In one variable we have that the function approaches a line
$$f(x) = f(x_0) +f'(x_0)(x-a)$$
but in two variables we see that the function approaches a plane described by the two partial derivates:
$$z = z_0 + F_x(x-x_0) +F_y(y-yo)$$
First, how is this formula derived and second how is that $<F_x, F_y,1>$ is normal to the plane?
let:
$$L_1 = z_0+F_x(x-x_0)$$ $$L_2 =z_0 + F_y(y-y_0) $$
how would these two lines describe a plane? or how would you derive it by finding the normal vector of the plane
Excluding extreme circumstances such as the plane being perpendicular to the $xOy$ plane, a plane can be uniquely determined by $ax+by+cz+d (c\ne 0)$, thus given a point $(x_0, y_0, z_0)$ that the plane passes, we can use the formula $z(x,y) = z_0 + A(x-x_0) + B(y-y_0)$ to determine the plane.

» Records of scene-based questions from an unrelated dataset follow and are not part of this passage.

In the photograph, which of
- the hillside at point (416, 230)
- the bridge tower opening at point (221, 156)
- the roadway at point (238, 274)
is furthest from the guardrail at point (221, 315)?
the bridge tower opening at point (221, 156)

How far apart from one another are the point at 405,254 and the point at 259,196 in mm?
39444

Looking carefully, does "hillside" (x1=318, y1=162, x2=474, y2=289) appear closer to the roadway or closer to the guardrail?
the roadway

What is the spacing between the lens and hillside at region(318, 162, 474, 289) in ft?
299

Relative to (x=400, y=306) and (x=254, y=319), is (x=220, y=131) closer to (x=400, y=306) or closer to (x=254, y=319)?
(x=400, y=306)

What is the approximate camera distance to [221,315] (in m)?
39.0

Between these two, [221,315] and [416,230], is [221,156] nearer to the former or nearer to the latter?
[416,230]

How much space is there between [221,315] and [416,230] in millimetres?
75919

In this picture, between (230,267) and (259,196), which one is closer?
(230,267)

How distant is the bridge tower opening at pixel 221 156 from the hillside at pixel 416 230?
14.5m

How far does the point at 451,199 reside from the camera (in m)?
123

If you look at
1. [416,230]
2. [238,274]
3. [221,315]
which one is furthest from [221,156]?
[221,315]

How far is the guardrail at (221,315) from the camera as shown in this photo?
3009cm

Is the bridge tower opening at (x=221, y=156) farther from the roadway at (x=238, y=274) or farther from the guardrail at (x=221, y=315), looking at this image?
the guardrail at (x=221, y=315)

Now using the definition of tangent, $\dfrac{\partial z}{\partial x} = \dfrac{\partial f}{\partial x}, \dfrac{\partial z}{\partial y} = \dfrac{\partial f}{\partial y} \Rightarrow A = F_x, B=F_y$.
The normal vector of the plane is simply $(F_x, F_y, 1)$ given the formula above. BTW $L_1$ and $L_2$ are also planes, so it's quite hard to use these to deduce the normal vector.